TASK TO CARRY OUT.
In one to three sentences, explain why, according to the passage about world peace, the writer's knowledge of the rest of the world in the 1970s came only from documentaries and occasional news from friends and relatives.

I used to think about world peace.

When I was young(er), I thought big; the world was my oyster. Ironically, at that time, in the 1970s, Internet, google, smart phone, low-cost travel, etc. were not in our vocabulary. So the information we had about the rest of the world was reduced to documentaries, and occasional news from a few friends and relatives scattered around the globe, but that didn’t matter, I thought very big. Why not?

Anything and everything, such as world peace, was possible, although I never really thought about how it would ever come about, as if just willing it would be enough.

I would talk about it, take part in debates, sometimes even marches. I also wrote letters to newspapers, or my local MP, as if it were possible just by talking and writing about it.

When I started working, in the 80s, I was busy paying my bills and bringing up a family, and in spite of still having the same ideals, I was no longer doing anything towards them, except believing. I still believed world peace was possible. Why not?

I can’t pinpoint exactly when it all started, but as I’m approaching my retirement, I no longer believe in grand issues such as world peace. Don’t get me wrong, I wish it would happen, I just no longer believe it will in my lifetime, and I’m even more convinced that I’ll never have anything to do with it, if it does happen.

It doesn’t mean I don’t have dreams any more, I do. It’s just that in spite of all the technological and digital innovations and massive worldwide communication, my dreams have become more realistic. Despite having friends and acquaintances (some I’ve met, others I never will. I say this knowing it doesn’t matter, or does it?) in New Zealand, Australia, South Africa, India, Canada, as well as Europe, the US and parts of South America, my dreams have become intimate and local. Very local.

RECORD EXCERPTS.

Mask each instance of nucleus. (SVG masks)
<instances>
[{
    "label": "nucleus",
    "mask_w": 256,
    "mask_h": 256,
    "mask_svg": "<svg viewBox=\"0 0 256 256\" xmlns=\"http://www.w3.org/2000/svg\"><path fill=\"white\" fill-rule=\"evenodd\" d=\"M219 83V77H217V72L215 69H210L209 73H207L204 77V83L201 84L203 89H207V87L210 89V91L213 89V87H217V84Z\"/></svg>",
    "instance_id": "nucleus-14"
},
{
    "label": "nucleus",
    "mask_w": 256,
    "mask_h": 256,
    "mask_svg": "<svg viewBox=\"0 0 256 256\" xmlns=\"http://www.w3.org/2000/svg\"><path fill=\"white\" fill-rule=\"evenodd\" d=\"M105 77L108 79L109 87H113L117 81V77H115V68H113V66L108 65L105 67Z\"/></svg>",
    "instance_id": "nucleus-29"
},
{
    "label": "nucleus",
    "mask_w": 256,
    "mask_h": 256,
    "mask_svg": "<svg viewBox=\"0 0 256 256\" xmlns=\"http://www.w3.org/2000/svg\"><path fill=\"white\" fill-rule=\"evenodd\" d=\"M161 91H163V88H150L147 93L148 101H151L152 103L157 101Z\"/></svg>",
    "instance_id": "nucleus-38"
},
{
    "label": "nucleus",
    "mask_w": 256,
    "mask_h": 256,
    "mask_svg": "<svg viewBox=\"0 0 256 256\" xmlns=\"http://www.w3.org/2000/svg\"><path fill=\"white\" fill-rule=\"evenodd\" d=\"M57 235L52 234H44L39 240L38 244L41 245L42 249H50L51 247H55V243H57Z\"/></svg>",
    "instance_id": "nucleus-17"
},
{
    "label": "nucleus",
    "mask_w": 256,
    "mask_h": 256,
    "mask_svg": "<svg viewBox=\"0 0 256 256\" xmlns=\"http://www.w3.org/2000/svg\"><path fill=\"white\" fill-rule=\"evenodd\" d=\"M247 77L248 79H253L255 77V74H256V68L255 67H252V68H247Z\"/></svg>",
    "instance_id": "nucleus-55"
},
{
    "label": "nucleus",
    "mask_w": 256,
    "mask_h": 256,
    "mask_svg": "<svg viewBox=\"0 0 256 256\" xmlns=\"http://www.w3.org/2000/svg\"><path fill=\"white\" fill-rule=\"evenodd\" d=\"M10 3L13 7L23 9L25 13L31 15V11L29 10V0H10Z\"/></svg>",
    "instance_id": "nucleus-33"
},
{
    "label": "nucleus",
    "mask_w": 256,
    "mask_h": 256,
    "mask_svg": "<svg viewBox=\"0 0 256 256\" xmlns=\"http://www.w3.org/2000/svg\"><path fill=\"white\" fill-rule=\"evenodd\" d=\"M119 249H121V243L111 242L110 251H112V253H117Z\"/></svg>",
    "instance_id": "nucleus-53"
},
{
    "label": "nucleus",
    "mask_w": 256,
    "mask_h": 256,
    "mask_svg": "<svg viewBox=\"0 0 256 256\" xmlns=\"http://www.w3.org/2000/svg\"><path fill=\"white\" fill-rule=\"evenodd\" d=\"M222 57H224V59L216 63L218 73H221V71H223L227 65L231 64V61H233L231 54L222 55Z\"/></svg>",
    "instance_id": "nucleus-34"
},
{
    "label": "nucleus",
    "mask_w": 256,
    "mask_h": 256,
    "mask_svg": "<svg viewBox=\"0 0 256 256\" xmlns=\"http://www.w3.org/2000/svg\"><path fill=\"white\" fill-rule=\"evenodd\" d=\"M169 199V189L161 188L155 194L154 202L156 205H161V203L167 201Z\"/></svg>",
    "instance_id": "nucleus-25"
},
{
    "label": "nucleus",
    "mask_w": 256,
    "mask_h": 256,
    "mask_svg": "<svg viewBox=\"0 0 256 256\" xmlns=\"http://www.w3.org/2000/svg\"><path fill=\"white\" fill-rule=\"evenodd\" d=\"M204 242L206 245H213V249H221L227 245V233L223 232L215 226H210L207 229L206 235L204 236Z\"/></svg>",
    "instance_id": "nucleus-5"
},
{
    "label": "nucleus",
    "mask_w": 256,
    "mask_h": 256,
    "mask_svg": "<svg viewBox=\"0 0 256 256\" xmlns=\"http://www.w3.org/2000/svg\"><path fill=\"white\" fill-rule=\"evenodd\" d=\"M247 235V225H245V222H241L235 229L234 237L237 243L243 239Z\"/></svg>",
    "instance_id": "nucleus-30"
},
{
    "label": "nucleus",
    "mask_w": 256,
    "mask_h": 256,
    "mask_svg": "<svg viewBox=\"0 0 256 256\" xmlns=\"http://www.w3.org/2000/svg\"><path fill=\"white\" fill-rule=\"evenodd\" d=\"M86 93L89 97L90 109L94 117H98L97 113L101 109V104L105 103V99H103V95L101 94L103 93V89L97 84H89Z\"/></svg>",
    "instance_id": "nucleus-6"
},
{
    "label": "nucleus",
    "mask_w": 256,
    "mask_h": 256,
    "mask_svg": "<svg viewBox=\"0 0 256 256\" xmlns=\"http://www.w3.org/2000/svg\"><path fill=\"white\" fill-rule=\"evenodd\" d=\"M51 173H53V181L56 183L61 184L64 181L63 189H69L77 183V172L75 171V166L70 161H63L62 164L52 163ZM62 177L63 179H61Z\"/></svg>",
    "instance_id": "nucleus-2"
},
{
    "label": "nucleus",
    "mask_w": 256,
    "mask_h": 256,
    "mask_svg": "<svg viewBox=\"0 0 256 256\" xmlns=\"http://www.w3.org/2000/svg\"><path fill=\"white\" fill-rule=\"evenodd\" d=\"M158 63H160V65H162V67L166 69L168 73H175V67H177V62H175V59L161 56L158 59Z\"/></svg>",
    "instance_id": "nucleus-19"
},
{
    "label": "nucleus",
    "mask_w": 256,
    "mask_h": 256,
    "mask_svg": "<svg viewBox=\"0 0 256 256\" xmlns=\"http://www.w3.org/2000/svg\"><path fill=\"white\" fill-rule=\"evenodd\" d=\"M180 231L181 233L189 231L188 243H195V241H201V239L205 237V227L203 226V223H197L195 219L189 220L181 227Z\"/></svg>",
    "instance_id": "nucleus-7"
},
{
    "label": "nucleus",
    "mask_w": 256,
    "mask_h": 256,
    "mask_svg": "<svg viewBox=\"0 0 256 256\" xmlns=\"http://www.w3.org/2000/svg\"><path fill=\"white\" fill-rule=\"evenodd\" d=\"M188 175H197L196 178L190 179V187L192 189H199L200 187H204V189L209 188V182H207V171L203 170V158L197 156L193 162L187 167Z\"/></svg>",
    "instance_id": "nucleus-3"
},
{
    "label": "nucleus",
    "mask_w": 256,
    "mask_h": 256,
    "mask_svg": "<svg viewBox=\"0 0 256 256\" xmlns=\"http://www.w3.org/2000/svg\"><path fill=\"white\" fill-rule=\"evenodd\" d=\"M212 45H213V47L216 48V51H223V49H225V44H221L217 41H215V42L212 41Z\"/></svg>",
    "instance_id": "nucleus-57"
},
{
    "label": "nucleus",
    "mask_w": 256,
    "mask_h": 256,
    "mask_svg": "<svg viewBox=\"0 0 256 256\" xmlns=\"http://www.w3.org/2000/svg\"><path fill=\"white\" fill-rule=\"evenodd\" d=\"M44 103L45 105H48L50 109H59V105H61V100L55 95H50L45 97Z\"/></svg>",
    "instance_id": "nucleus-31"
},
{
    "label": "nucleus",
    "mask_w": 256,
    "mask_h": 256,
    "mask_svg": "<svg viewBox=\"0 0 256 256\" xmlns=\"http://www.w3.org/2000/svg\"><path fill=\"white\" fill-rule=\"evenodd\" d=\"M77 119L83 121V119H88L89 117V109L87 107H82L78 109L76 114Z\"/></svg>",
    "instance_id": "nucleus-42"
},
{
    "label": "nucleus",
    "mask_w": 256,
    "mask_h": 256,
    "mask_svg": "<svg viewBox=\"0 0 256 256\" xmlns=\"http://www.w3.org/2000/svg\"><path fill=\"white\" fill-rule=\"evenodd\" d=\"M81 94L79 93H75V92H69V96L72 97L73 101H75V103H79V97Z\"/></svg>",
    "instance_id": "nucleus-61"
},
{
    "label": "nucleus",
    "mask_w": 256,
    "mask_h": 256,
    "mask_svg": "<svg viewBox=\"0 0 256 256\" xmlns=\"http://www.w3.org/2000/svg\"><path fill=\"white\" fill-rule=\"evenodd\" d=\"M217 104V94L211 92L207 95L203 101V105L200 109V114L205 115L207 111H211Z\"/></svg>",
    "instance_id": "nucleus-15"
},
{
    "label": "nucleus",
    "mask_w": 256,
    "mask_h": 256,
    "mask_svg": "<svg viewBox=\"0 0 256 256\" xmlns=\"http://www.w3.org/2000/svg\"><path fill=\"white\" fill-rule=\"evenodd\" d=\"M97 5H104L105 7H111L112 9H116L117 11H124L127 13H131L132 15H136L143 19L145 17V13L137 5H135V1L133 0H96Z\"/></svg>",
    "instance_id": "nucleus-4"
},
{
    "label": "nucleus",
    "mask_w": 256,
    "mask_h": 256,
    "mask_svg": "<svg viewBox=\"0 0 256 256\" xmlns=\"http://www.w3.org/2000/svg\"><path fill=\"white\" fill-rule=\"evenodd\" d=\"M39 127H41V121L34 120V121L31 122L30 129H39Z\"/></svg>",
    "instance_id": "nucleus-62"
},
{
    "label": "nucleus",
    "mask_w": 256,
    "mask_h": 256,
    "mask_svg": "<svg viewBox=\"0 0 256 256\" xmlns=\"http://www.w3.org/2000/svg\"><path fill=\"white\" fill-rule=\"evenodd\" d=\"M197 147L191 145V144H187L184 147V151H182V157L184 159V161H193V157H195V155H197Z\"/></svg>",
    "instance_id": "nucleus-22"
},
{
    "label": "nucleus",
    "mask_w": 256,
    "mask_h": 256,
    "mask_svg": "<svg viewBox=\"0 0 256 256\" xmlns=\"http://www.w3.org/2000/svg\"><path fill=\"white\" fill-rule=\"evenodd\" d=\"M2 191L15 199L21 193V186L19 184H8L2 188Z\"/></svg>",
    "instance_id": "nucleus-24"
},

TASK ANSWER.
At that time, the Internet, Google, smartphones and low-cost travel were not yet part of anyone's vocabulary. So the writer's information about the wider world came only from documentaries and occasional news from a few friends and relatives scattered around the globe.